The role of anandamide-synthesising pathways of primary sensory neurons in the development of pathological pain

Background:

The endovanilloid/endocannabinoid systems control the activity and excitability of a major sub-population of nociceptive primary sensory neurons (PSN), through the signalling molecule anandamide (AEA) and its main targets, the excitatory transient receptor potential vanilloid type 1 ion channel (TRPV1) and the inhibitory cannabinoid 1 (CB1) receptor. AEA is thought to be synthesized by multiple enzymatic pathways. At present, however, the enzymatic pathway(s) involved in AEA synthesis in PSN is not known.

Aims:

Here, using a multidisciplinary approach, we aimed not only to find the expression pattern of enzymes, which might take part in AEA production in PSN but also to determine their possible roles, if any, in the development of pain in inflammation and nerve injury origin.

Results:

RT-PCR analysis revealed that all the enzymes implicated in AEA synthesis are present in naive DRG, however, on sections only four (NAPE-PLD, Inpp5, GDE-1 and PTPn22) were detectable by conventional immunofluorescent staining. Using double immunohistochemical labeling, we found that NAPE-PLD and Inpp5 positive neurons are exclusively small in size and predominantly colabeled with isolectin B4 (markers of unmyelinated C-fiber neurons). More than half of NAPE-PLD labeled cells and approximately 80% of Inpp5 positive neurons showed TRPV1-immunoreactivity (marker of nociceptive DRG neurons). While PTPn22 is mainly expressed in the NF200-labeled subpopulation of medium- and large-sized DRG neurons, most of the GDE-1 immunreactive (-IR) cells costained with CGRP. GDE-1 and PTPn22 appear to be expressed by different population of neurons showing just low level of co-localization.

Expression profiles of these enzymes were altered on the effect of culturing as determined by quantitative real-time PCR and western immunoblotting.

Cell-size analyses of DRG soma derived from the ipsi- and contralateral sides of CFA-treated rats 3 day after injection and naive rats confirmed rightward shifts in the size of NAPE-PLD-, GDE-1- and TRPV1-IR neurons on both sides of inflamed tissue compared with those in naive rats. A leftward shift in the size distribution of PTPn22-IR neurons on both sides of CFA-injection was also observed.

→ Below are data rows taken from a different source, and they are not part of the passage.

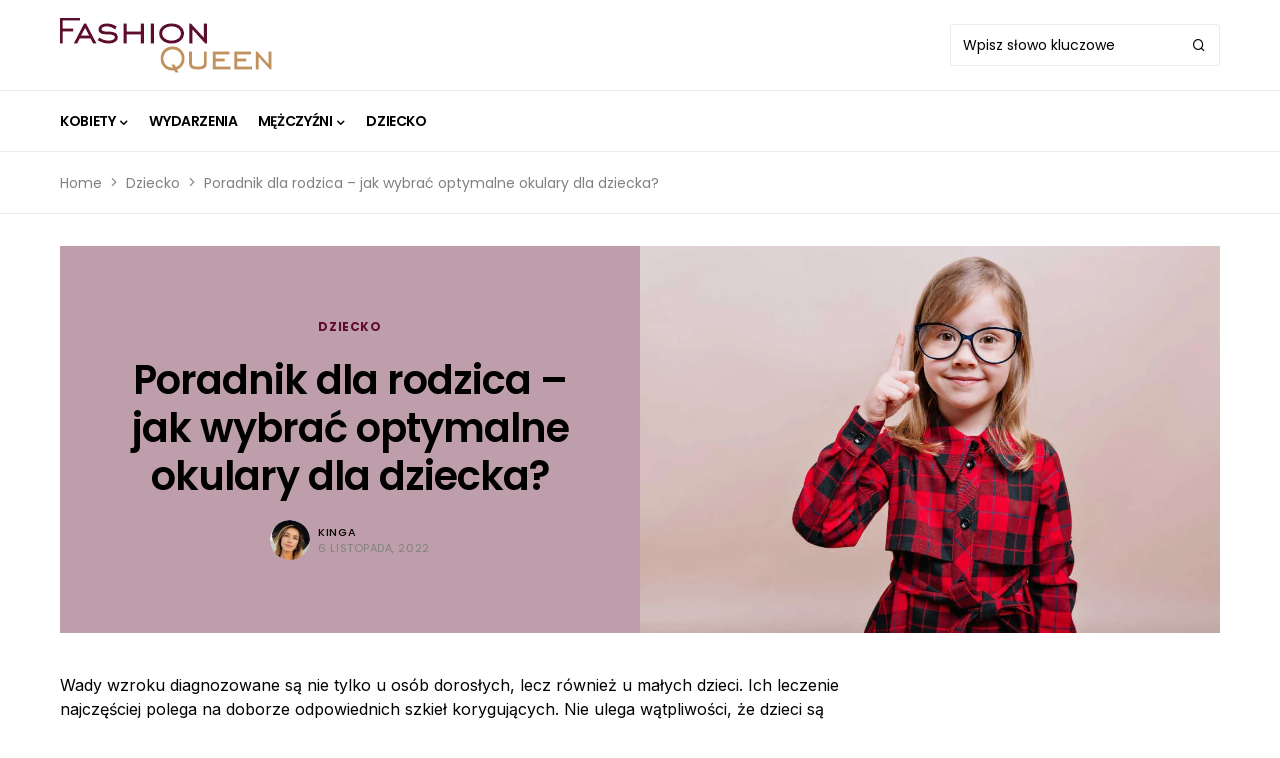

--- FILE ---
content_type: text/html; charset=utf-8
request_url: https://www.google.com/recaptcha/api2/aframe
body_size: 268
content:
<!DOCTYPE HTML><html><head><meta http-equiv="content-type" content="text/html; charset=UTF-8"></head><body><script nonce="VvFv0wgEjYrYs9QpUR5Pgw">/** Anti-fraud and anti-abuse applications only. See google.com/recaptcha */ try{var clients={'sodar':'https://pagead2.googlesyndication.com/pagead/sodar?'};window.addEventListener("message",function(a){try{if(a.source===window.parent){var b=JSON.parse(a.data);var c=clients[b['id']];if(c){var d=document.createElement('img');d.src=c+b['params']+'&rc='+(localStorage.getItem("rc::a")?sessionStorage.getItem("rc::b"):"");window.document.body.appendChild(d);sessionStorage.setItem("rc::e",parseInt(sessionStorage.getItem("rc::e")||0)+1);localStorage.setItem("rc::h",'1768933994256');}}}catch(b){}});window.parent.postMessage("_grecaptcha_ready", "*");}catch(b){}</script></body></html>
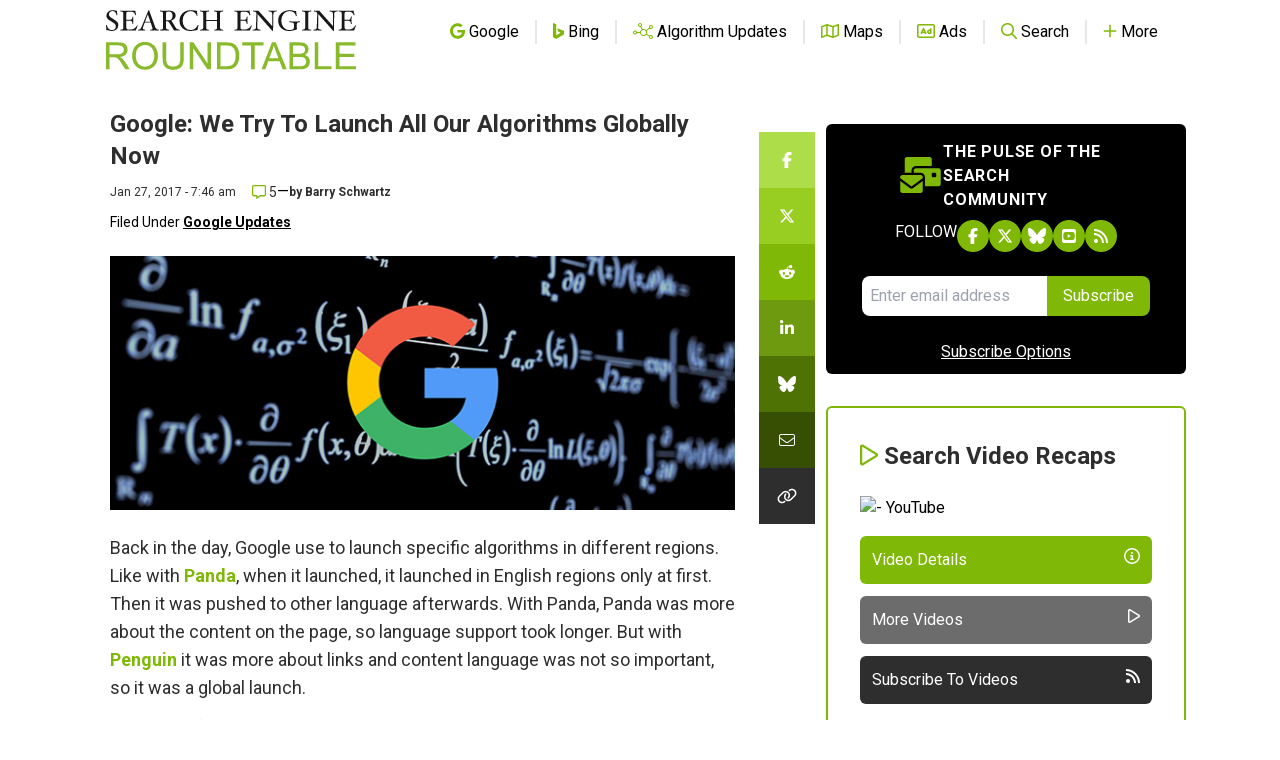

--- FILE ---
content_type: text/html; charset=utf-8
request_url: https://www.google.com/recaptcha/api2/aframe
body_size: 266
content:
<!DOCTYPE HTML><html><head><meta http-equiv="content-type" content="text/html; charset=UTF-8"></head><body><script nonce="68089HWw6-F7p_emSY7EUw">/** Anti-fraud and anti-abuse applications only. See google.com/recaptcha */ try{var clients={'sodar':'https://pagead2.googlesyndication.com/pagead/sodar?'};window.addEventListener("message",function(a){try{if(a.source===window.parent){var b=JSON.parse(a.data);var c=clients[b['id']];if(c){var d=document.createElement('img');d.src=c+b['params']+'&rc='+(localStorage.getItem("rc::a")?sessionStorage.getItem("rc::b"):"");window.document.body.appendChild(d);sessionStorage.setItem("rc::e",parseInt(sessionStorage.getItem("rc::e")||0)+1);localStorage.setItem("rc::h",'1766831080978');}}}catch(b){}});window.parent.postMessage("_grecaptcha_ready", "*");}catch(b){}</script></body></html>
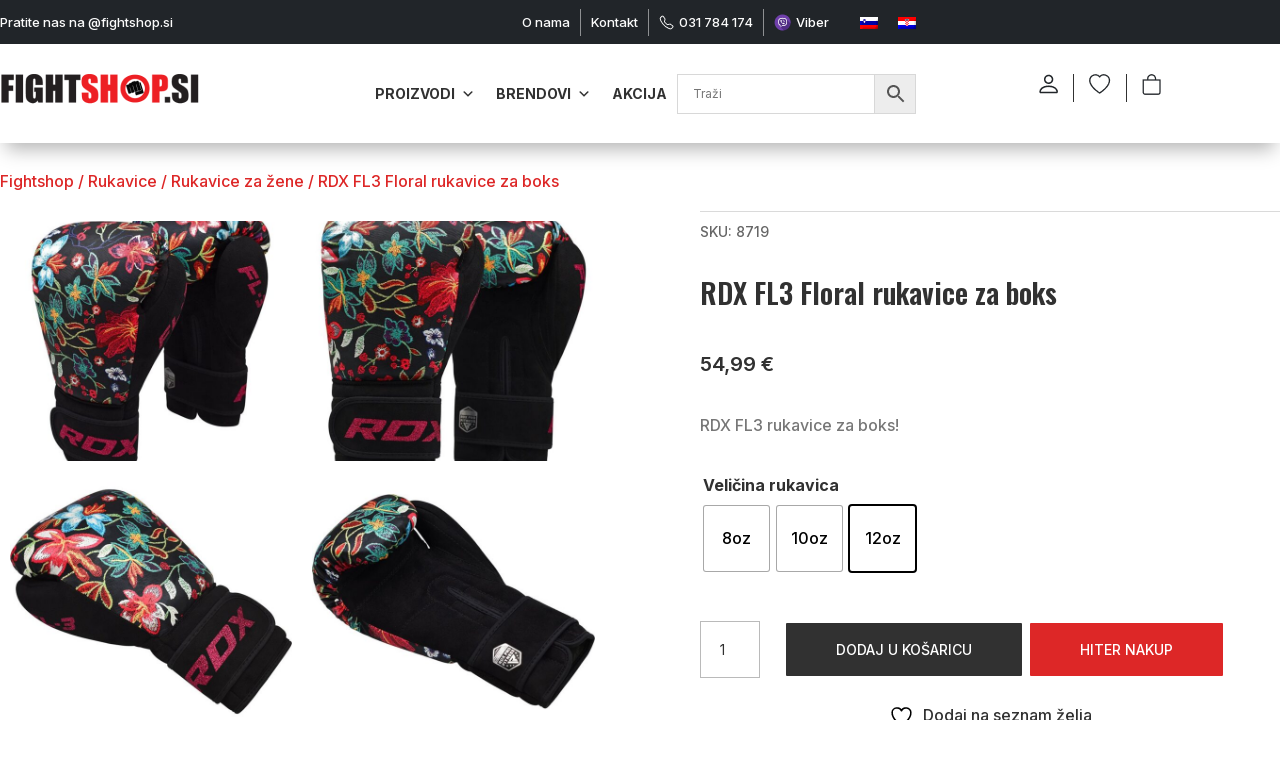

--- FILE ---
content_type: text/css; charset=utf-8
request_url: https://fightshop.si/wp-content/cache/min/1/wp-content/themes/Divi-child/custom-product-grid.css?ver=1768425365
body_size: -97
content:
.woocommerce .product-gallery-grid{float:left;width:50%}.woocommerce .product-gallery-grid-row{display:flex;flex-direction:row}.woocommerce div.product div.images.product-gallery-grid a{display:block;padding:10px}.woocommerce div.product div.images.product-gallery-grid img{display:block;object-fit:cover;height:10em}@media(min-width:768px){.woocommerce div.product div.images.product-gallery-grid img{height:15em}}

Western immunoblottting's results revealed that after unilateral axotomy of L5 spinal nerve, all of the detectable enzymes (NAPE-PLD, GDE-1 and PTPn22) participating in AEA production as well as TRPV1 protein levels were significantly reduced in DRG exposed to ligation. Interestingly, at the same time, apparent compensatory change in the expression of TRPV1 receptor was also detected in the contralateral side of nerve injury. Based on cell-size analyses of DRGs of SNL- and sham-treated rats we found rightward shifts in the size of NAPE-PLD- and TRPV1-IR neurons in the ipsilateral ligated DRG as compared with the corresponding sham-operated controls. There was a significant leftward shift in PTPn22 immunreactivity after axotomy in both ipsilateral DRGs examined (ligated and non-ligated) in comparison with DRGs from sham-treated animals.

Conclusions:

Our data indicate that several putative AEA-synthesising pathways could indeed participate in AEA production in PSN. Besides TRPV1 receptor, NAPE-PLD, GDE-1 and PTPn22 seem to be affected by inflammation of peripheral tissues and injury to peripheral nerves, at least, in DRG neurons. Unlike acute peripheral inflammation, nerve injury might cause, in general, some damage in the expression of proteins examined in DRG exposed to spinal nerve ligation. Our results also suggest that phenotypes of sensory neurons underwent profound changes at single cell level in response to these peripheral pain conditions, however, in case of inflammation, these alterations have been masked by the net effect of changes induced by CFA, and thus, certain proteins/enzymes seemingly may stay unaffected.